My Trove API Console is very simple at the moment. You just feed it API requests (no key required) and it will display nicely-formatted responses. You can also pass the API request as query parameter to the console, which means you can create easily shareable examples. Here’s a request for wragge AND weather in the newspapers zone.
This is also my first app hosted on Heroku. Building and deploying with Flask and Heroku was intoxicatingly easy.
Trove Zone Explorer
Yep, I finally got around to playing with d3. Nothing fancy, but once I’d figured out how to transform the faceted format data from Trove into the structure used by many of the d3 examples I could easily create a basic treemap and sunburst.
The sunburst visualisation was pretty nice and I thought it might make a useful tool for exploring the contents of Trove’s various zones. After a bit more fiddling I created a zoomable version that automatically loads a random sample of resources whenever you click on one of the outer leaves — the Trove Zone Explorer was born.
Trove Collection Profiler
As mentioned above, Trove is made up of collections from many different contributors. For my talk at the Libraries Australia Forum I thought I’d make a tool that let you explore these collections as they appear within Trove.
The Trove Collection Profiler does that, and a bit more. Using filters you define a collection by specifying contributors, keywords, or a date range. You can then explore how that collection is distributed across the Trove zones — viewing the results over time as a graph, or drilling down through format types using another zoomable sunburst visualisation. As a bonus you get shareable urls to pass around your profiles.

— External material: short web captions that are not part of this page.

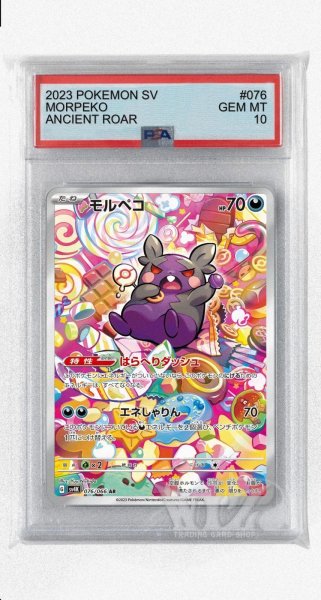 画像1: [PSA10]モルペコ【AR】〈076/066〉(悪) (1)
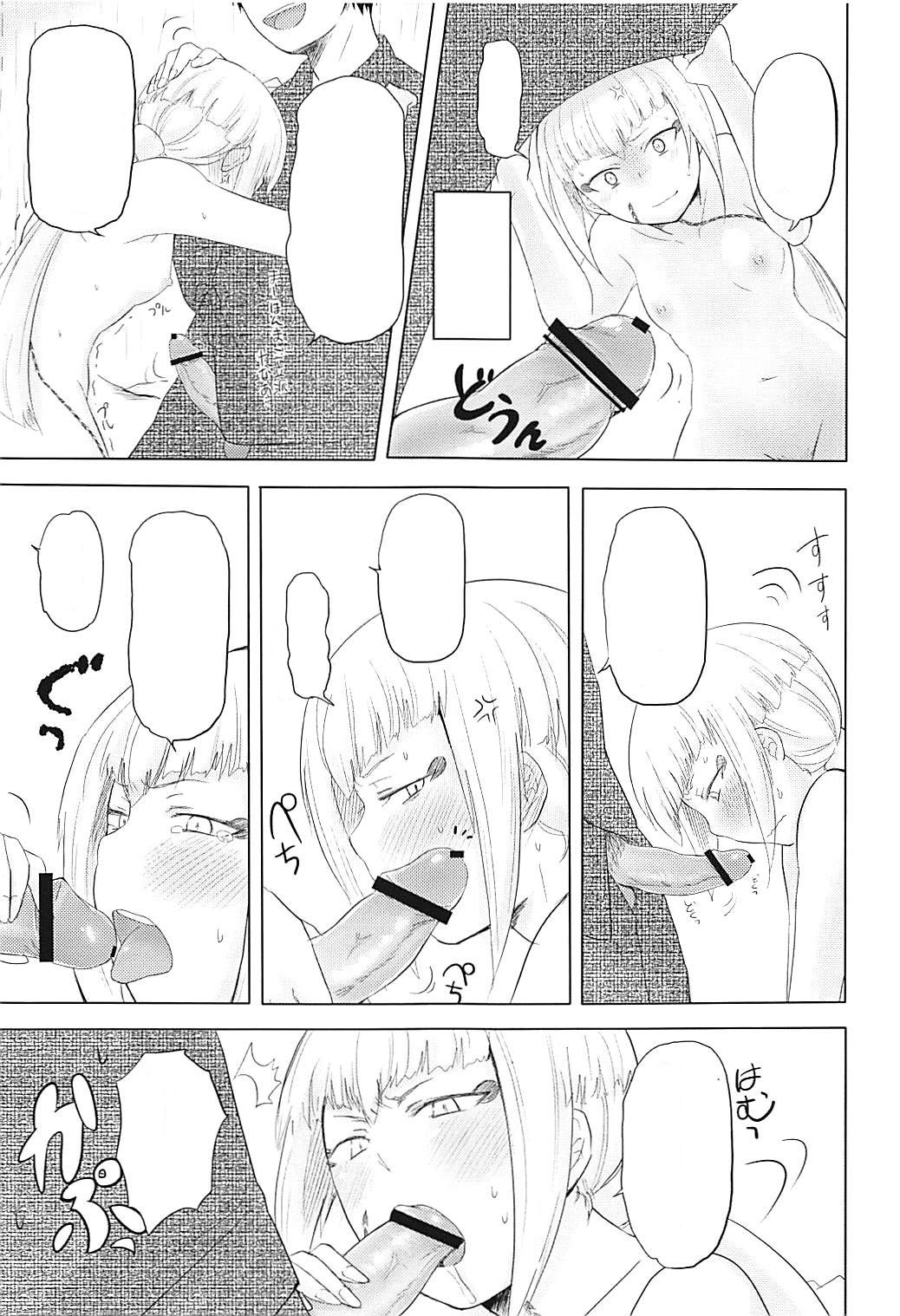 (SPARK8) [Koharumachi (Sawasaki)] Ame ni mo Makezu (Ao no Exorcist) [Textless] numero di immagine  12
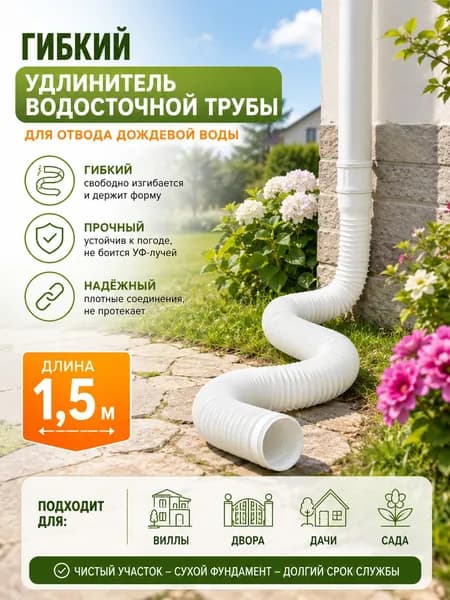 Гибкий удлинитель водостока 80/100 мм (белый), раздвижная дренажная труба 50-150 см для отвода ливневых вод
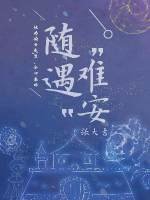《随遇难安》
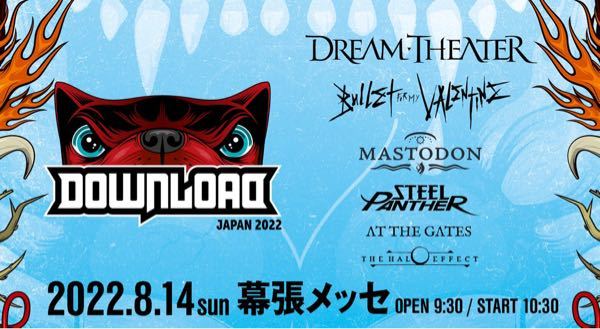 Download Festival Japan 2022の第一弾アーティストが発表されましたが、いかがですか？ 私はDream Theaterはもちろん、Mastodon、Bullet For ...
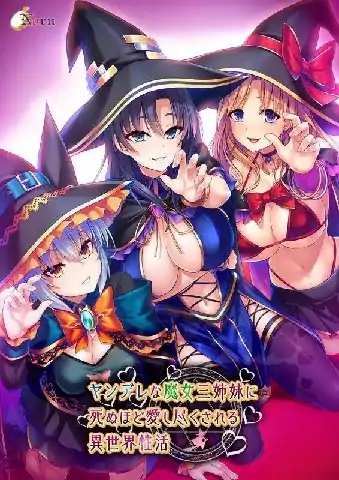 图片[4]-PC电脑【ADV类型/CV】异世界病娇魔女三姐妹 v1.1.4骑-次元总站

The latest sunburst-enabled version is fresh out of the shed and badly in need of documentation. I’m thinking of creating embeddable versions, so that institutions can’t create visualisations of their own collections and include them in their sites.
Presentations
Somewhere in amongst the managering and the tinkering I gave a few presentations:
- Conversations with collections, Digital Treasures Symposium, 21 June 2013, University of Canberra.
- Reinventing digital culture, Innovative Ideas Forum, National Library of Australia, 10 September 2013.
- Collected Content / Distributed Meanings, South Australian State History Conference, Adelaide, 23 September 2013.
- From portals to platforms: building new frameworks for user engagement, LIANZA 2013 Conference, Hamilton, New Zealand, 21 October 2013.
- Beyond Discovery (slides), eResearch 2013, Brisbane, 23 October 2013.
- Trove: Being the cloud (slides, mp3), Libraries Australia Forum, 31 October 2013, Melbourne.
- Trove in a Linked Data Universe (slides), ACOC Seminar 2013, ‘Link by Link: Data Integration and Evolving Web’, 1 November 2013.
This work is licensed under a Creative Commons Attribution 4.0 International License.
Thankyou for writing this overview of your year Tim. You always do such interesting stuff. It is great that you are at the helm of Trove. I particularly appreciate your Trove API Console – much needed.
I look forward to following your work in 2014!